THE DATA
○ ○ ○ ○
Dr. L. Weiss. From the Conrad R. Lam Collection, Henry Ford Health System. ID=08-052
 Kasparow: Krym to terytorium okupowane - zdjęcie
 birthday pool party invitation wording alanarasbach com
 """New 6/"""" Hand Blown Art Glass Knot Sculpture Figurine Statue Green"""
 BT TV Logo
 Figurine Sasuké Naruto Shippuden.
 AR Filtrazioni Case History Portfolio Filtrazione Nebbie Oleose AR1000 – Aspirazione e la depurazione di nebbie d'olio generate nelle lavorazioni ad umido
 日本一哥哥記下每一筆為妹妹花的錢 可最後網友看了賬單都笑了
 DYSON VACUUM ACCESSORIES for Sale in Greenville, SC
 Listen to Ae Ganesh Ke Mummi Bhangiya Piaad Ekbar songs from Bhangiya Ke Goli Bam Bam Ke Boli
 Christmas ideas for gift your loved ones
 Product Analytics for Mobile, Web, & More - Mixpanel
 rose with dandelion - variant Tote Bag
○ ○ ○ ○
WHAT YOU NEED TO DO
Reproduce each entry above without a single difference.

THE COMPLETED TASK
Dr. L. Weiss. From the Conrad R. Lam Collection, Henry Ford Health System. ID=08-052
 Kasparow: Krym to terytorium okupowane - zdjęcie
 birthday pool party invitation wording alanarasbach com
 """New 6/"""" Hand Blown Art Glass Knot Sculpture Figurine Statue Green"""
 BT TV Logo
 Figurine Sasuké Naruto Shippuden.
 AR Filtrazioni Case History Portfolio Filtrazione Nebbie Oleose AR1000 – Aspirazione e la depurazione di nebbie d'olio generate nelle lavorazioni ad umido
 日本一哥哥記下每一筆為妹妹花的錢 可最後網友看了賬單都笑了
 DYSON VACUUM ACCESSORIES for Sale in Greenville, SC
 Listen to Ae Ganesh Ke Mummi Bhangiya Piaad Ekbar songs from Bhangiya Ke Goli Bam Bam Ke Boli
 Christmas ideas for gift your loved ones
 Product Analytics for Mobile, Web, & More - Mixpanel
 rose with dandelion - variant Tote Bag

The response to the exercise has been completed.